Still, I may be a bit silly here, but this is what we’re looking at: technology that’s literally smarter than us within the next three or four decades. You don’t have to take my word for it, either. Check our Raymond Kurzweil and his predictions, or Vernor Vinge, or mathematician I.J. Good, and you’ll see I’m not just whistling dixie. Some people much smarter than me (it doesn’t take much) are saying that at the rate we’re going, soon we’ll be the number two guy around here.

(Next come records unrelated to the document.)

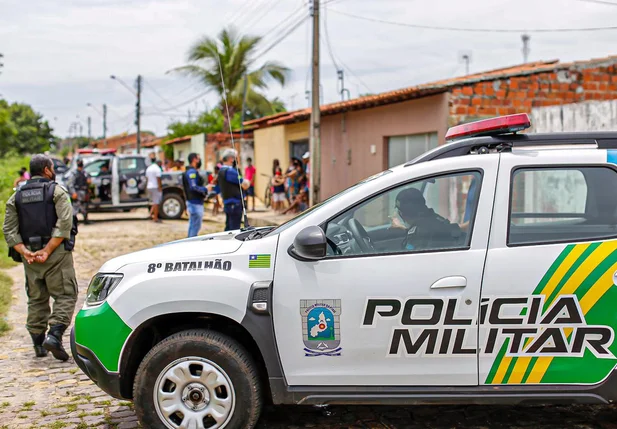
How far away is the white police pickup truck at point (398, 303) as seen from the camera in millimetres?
3920

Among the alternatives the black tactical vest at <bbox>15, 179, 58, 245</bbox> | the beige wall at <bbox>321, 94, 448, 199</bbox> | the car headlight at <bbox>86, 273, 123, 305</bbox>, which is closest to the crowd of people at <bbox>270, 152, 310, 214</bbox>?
the beige wall at <bbox>321, 94, 448, 199</bbox>

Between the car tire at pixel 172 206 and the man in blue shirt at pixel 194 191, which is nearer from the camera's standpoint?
the man in blue shirt at pixel 194 191

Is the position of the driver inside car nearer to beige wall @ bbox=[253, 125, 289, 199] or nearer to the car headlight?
the car headlight

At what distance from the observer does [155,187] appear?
19.5m

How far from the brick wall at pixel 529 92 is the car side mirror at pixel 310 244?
32.6 ft

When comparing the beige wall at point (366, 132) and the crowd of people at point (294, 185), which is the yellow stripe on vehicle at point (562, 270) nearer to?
the beige wall at point (366, 132)

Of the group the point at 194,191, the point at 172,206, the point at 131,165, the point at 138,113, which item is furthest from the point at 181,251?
the point at 138,113

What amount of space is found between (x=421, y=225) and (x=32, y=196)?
3.68 metres

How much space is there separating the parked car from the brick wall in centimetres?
970

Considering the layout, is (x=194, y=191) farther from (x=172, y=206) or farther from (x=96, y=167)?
(x=96, y=167)

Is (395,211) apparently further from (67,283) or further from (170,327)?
(67,283)

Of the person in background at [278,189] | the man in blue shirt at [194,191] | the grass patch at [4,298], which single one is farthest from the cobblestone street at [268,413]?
the person in background at [278,189]

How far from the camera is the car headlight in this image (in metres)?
4.36

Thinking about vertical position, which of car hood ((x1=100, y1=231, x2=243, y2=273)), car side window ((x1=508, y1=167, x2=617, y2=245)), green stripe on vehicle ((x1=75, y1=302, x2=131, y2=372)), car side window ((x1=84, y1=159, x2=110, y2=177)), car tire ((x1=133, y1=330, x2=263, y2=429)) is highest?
car side window ((x1=84, y1=159, x2=110, y2=177))
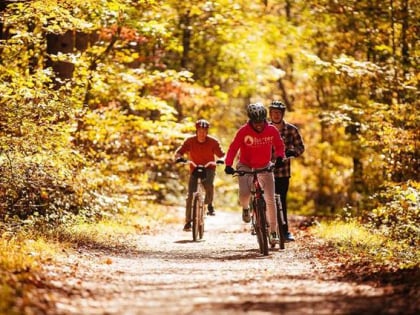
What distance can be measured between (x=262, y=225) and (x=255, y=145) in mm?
1292

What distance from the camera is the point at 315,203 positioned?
35375 millimetres

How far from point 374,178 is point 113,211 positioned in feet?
25.5

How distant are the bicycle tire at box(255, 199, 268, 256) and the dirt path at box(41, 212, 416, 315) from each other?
0.56 feet

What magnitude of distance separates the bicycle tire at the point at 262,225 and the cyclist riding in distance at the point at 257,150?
287 mm

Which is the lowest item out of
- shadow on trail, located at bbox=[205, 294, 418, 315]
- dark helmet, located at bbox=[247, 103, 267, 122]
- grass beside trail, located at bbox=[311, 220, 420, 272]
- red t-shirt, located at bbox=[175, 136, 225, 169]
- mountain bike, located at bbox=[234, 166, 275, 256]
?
grass beside trail, located at bbox=[311, 220, 420, 272]

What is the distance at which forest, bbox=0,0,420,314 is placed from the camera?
44.3 ft

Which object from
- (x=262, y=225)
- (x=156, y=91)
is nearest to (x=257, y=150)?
(x=262, y=225)

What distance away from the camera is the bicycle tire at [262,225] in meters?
12.2

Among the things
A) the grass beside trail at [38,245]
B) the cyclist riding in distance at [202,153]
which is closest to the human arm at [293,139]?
the cyclist riding in distance at [202,153]

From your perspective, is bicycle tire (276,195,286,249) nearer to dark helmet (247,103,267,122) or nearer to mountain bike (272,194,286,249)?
mountain bike (272,194,286,249)

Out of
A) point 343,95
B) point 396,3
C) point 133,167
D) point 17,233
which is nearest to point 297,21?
point 343,95

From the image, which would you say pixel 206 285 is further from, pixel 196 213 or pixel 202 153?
pixel 202 153

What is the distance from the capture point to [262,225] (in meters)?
12.2

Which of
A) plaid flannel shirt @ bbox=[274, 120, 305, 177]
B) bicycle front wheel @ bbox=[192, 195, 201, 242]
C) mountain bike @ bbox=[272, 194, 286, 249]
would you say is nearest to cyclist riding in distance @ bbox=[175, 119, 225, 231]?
bicycle front wheel @ bbox=[192, 195, 201, 242]
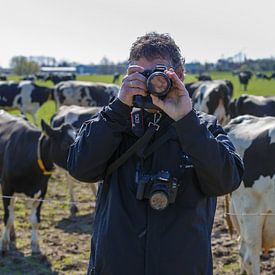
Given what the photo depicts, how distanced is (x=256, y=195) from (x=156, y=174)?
8.79 ft

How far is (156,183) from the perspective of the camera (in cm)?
212

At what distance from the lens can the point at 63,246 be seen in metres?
6.75

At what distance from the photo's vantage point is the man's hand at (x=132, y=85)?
2.09 m

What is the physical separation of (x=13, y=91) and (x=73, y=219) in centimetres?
1414

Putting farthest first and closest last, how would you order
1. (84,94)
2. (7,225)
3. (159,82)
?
(84,94) → (7,225) → (159,82)

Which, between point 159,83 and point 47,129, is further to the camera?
point 47,129

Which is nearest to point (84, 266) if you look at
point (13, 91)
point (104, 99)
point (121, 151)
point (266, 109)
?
point (121, 151)

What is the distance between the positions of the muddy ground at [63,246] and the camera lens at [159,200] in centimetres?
396

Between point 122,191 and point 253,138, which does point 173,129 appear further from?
point 253,138

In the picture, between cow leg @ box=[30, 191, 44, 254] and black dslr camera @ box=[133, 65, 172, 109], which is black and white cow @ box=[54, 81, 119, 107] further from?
black dslr camera @ box=[133, 65, 172, 109]

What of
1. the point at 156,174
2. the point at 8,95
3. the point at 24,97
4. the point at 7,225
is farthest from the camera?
the point at 8,95

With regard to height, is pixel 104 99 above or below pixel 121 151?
below

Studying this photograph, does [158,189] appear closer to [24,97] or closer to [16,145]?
[16,145]

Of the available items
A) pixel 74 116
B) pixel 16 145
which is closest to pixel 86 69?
pixel 74 116
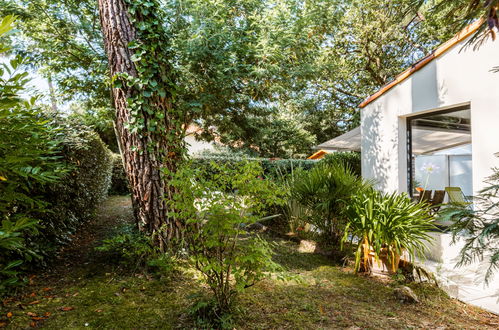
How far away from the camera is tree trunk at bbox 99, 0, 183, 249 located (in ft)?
11.8

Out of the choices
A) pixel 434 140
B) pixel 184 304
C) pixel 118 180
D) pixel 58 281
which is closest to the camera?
pixel 184 304

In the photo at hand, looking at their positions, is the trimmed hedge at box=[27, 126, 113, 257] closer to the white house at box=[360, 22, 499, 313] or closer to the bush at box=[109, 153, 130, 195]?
Result: the white house at box=[360, 22, 499, 313]

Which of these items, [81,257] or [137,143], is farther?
[81,257]

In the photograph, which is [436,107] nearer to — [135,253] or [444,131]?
[444,131]

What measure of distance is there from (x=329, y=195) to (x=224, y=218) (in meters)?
2.98

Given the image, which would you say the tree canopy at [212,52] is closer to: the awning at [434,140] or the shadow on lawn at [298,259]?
the awning at [434,140]

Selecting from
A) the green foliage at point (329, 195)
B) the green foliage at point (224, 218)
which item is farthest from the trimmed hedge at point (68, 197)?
the green foliage at point (329, 195)

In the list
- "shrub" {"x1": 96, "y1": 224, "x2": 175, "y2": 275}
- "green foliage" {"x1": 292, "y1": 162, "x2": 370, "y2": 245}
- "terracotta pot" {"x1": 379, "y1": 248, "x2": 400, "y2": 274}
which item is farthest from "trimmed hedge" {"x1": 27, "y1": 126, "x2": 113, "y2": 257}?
"terracotta pot" {"x1": 379, "y1": 248, "x2": 400, "y2": 274}

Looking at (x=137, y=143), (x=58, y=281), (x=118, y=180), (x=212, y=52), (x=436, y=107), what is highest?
(x=212, y=52)

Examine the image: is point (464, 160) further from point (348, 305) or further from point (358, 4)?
point (358, 4)

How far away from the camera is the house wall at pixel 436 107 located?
385cm

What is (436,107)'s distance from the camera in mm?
4590

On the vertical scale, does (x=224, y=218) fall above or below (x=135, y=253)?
above

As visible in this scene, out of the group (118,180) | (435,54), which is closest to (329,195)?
(435,54)
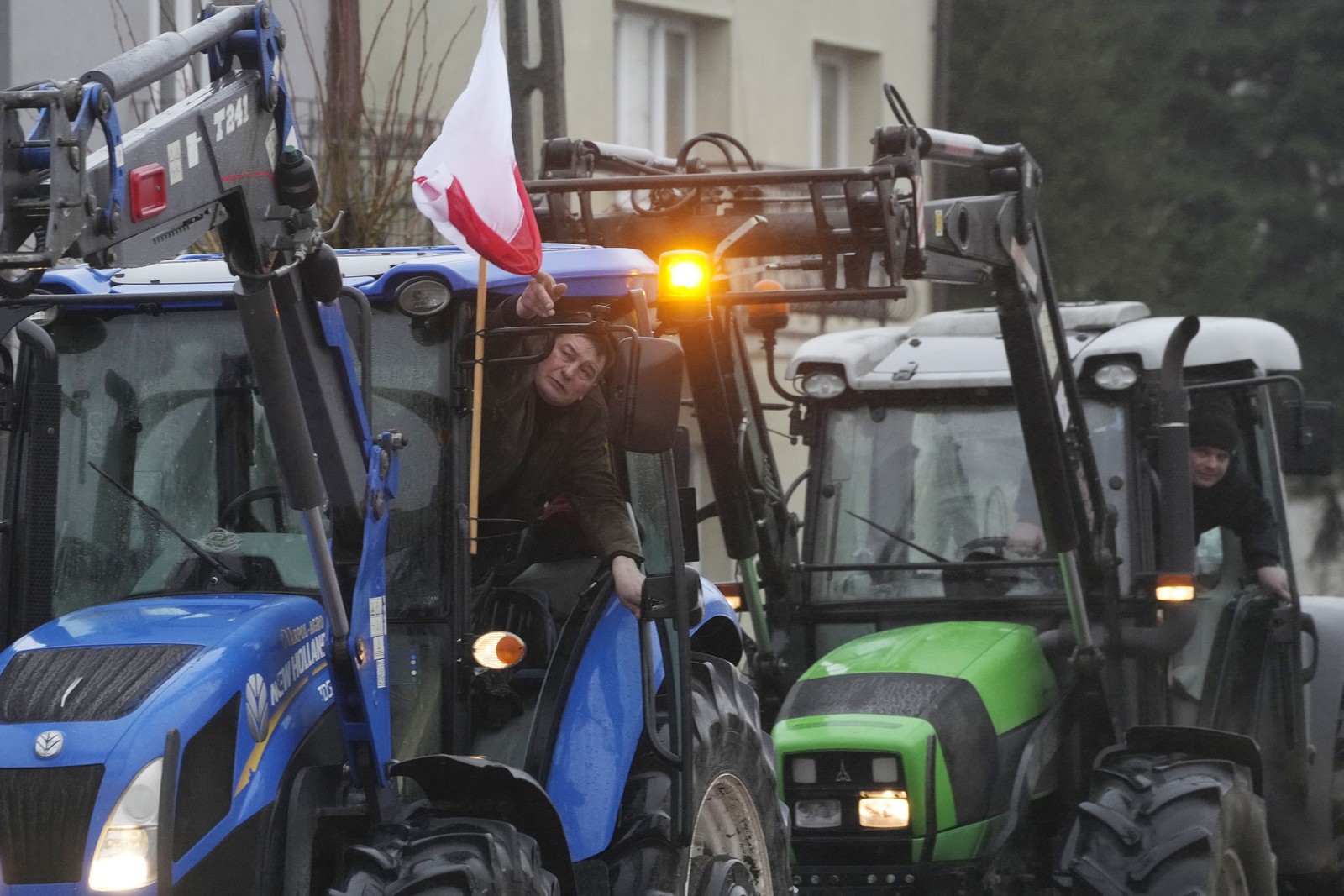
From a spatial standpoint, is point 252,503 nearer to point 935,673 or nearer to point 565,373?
point 565,373

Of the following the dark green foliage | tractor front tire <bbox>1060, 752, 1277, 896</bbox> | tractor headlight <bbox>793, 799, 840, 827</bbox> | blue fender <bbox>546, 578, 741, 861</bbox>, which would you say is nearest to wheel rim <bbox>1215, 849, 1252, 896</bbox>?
tractor front tire <bbox>1060, 752, 1277, 896</bbox>

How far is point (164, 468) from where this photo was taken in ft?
15.1

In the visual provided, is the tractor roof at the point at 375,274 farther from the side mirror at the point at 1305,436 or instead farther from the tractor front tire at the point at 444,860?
the side mirror at the point at 1305,436

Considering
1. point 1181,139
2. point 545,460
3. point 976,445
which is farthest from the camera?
point 1181,139

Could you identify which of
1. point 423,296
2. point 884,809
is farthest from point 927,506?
point 423,296

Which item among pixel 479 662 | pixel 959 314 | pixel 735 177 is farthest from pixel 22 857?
pixel 959 314

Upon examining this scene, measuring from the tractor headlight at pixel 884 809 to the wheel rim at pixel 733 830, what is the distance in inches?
29.8

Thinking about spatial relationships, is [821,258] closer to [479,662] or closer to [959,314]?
[959,314]

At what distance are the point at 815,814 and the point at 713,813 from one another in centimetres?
105

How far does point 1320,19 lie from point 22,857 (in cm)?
2720

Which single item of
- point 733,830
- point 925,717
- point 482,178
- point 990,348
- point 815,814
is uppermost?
point 482,178

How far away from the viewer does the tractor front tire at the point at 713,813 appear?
4.95 metres

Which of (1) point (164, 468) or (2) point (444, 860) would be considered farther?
(1) point (164, 468)

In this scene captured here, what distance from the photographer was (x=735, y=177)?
20.5 feet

Speaking of smarts, okay, maybe the guy in the living room with the pee-stained rug is already fighting a losing battle with artificial intelligence. Maybe he’s already been passed by. And maybe a guy like me, maybe I’m not far off. But you, you’re smart. So before you get the new upgrade, or blindly endorse the next product coming down the pike, you just might want to stop and think for a minute. Think, while you remain the dominant lifeform on the planet, about spending the rest of your days forced to play Jeopardy!, or hold all the parts like a nurse assisting a surgeon as your home computer builds the inter-dimensional rocket ship its sure will find God in Outer Space, while quietly assuring you that the meaning of life will be found in this collection of nine quartz-rich crystal skulls.